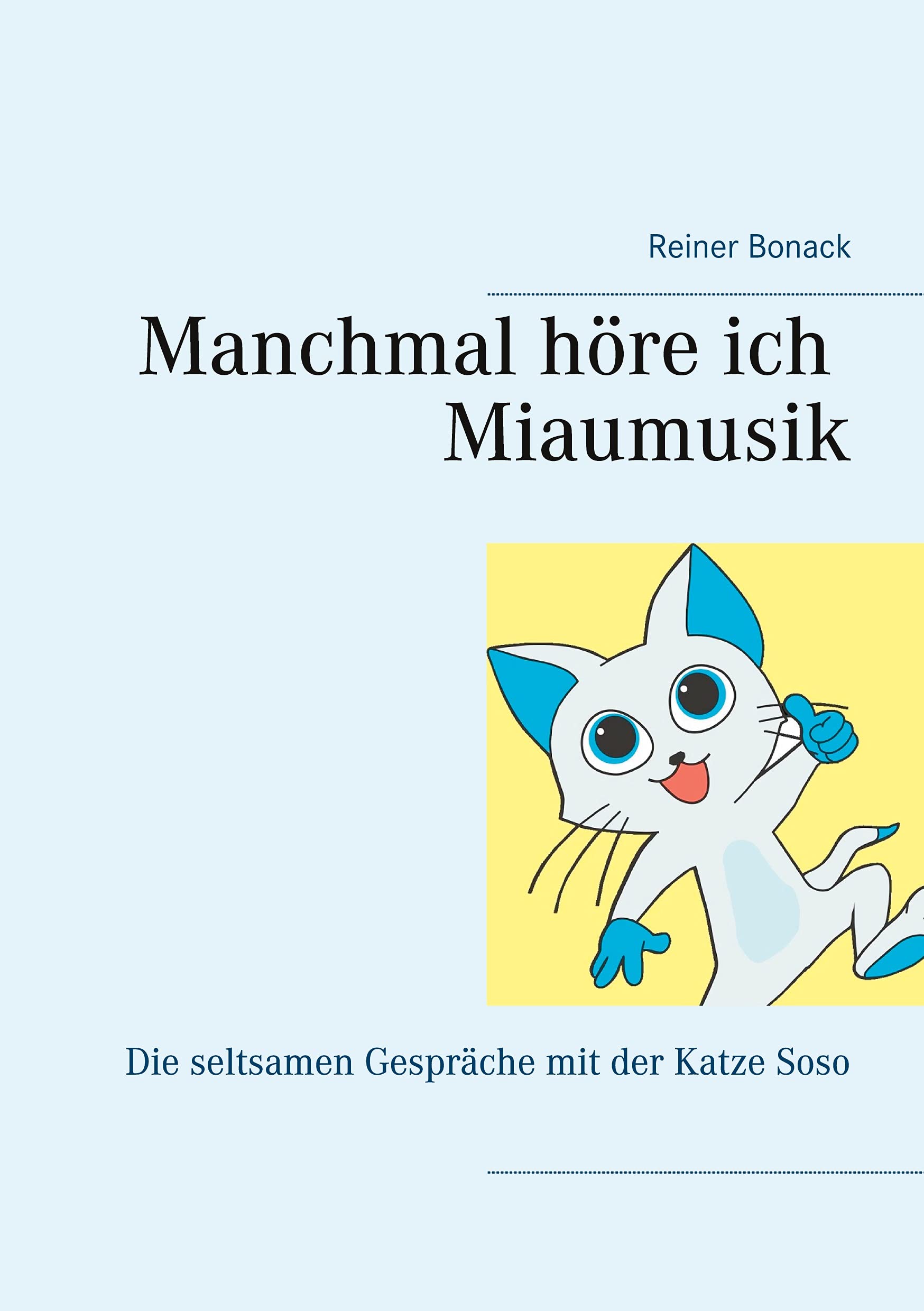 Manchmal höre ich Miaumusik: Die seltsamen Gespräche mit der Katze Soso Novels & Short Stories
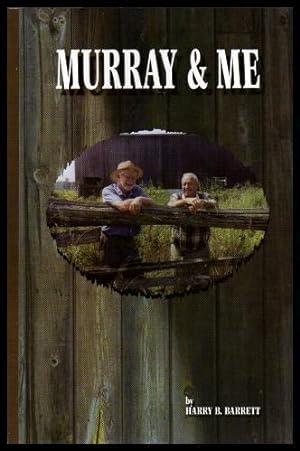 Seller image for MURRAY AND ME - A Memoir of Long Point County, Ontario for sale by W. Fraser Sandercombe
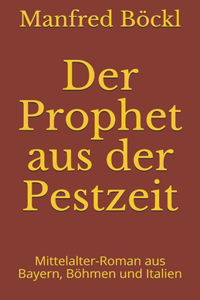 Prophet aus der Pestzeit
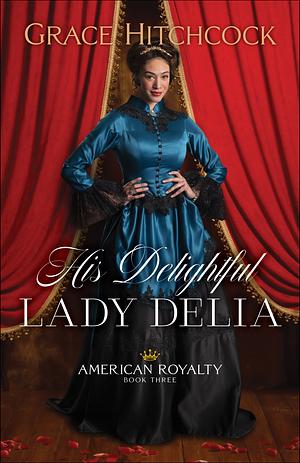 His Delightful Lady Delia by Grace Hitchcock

##########

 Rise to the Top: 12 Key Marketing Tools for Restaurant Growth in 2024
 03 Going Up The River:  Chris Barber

##########

In the data above, find the line containing "Seller image for" and the line containing "His Delightful Lady Delia by Grace Hitchcock". Copy exactly the stretch from the first through the second, both included, leaving out any picture.

Problem solution -
 Seller image for MURRAY AND ME - A Memoir of Long Point County, Ontario for sale by W. Fraser Sandercombe
 Prophet aus der Pestzeit
 His Delightful Lady Delia by Grace Hitchcock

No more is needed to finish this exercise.